At Range of Motion, the staff PD structure follows this basic template:
- Revise core values. Choose one core value and discuss how we’re currently doing it well and ways in which we can do it better.
- Talk about what the business owner is focusing on currently in the development of the business – it’s important to include the staff in the ‘behind the scenes’ workings of the business.
- Group problem solving: Discuss any challenges currently with clients. The ‘If… then..’. game. If …. happens, then you should react by …’.
- Discuss any current ‘bright spots’ with clients, things we’ve recently done well. Discuss how to do more of these.
- Revise one of our systems to make sure it’s well understood and being well implemented and adhered to.
- A topic to debate, where staff have to argue both the negative and the affirmative.
- One coach presents to the rest of the team on a topic of their choice.

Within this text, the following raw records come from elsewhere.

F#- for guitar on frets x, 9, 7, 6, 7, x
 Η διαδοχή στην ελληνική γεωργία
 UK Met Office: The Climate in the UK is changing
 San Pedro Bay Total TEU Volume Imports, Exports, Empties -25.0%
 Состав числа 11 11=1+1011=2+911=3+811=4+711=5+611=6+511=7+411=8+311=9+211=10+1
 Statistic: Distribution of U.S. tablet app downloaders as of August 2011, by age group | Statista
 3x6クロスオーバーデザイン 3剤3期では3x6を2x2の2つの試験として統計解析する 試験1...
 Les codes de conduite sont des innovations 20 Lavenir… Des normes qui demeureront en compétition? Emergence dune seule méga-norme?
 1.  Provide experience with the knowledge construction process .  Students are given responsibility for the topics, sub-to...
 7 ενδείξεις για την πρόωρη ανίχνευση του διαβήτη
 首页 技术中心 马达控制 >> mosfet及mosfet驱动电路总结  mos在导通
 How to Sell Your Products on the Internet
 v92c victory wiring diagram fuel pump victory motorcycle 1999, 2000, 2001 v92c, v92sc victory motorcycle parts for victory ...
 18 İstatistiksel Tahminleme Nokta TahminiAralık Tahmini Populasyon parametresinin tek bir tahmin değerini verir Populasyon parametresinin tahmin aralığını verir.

- Role play: One coach coaches another coach through a movement. The rest of the staff team uses the report card to assess them. Discuss the strengths and weaknesses of the coach. The coach briefly discusses how they think we can all learn from their strengths. The coach discusses how they’re doing on the other items on the report card (things that weren’t covered in that session).
- The professional development shouldn’t be confined to a monthly PD however. Your staff group should be constantly interacting a developing each other’s skills.
Your staff really are your front line of your business. Give a lot to them, expect a lot from them, and in return you’ll build a business that is more than the sum of its parts, with the potential to positively impact the lives of everyone who interacts with it.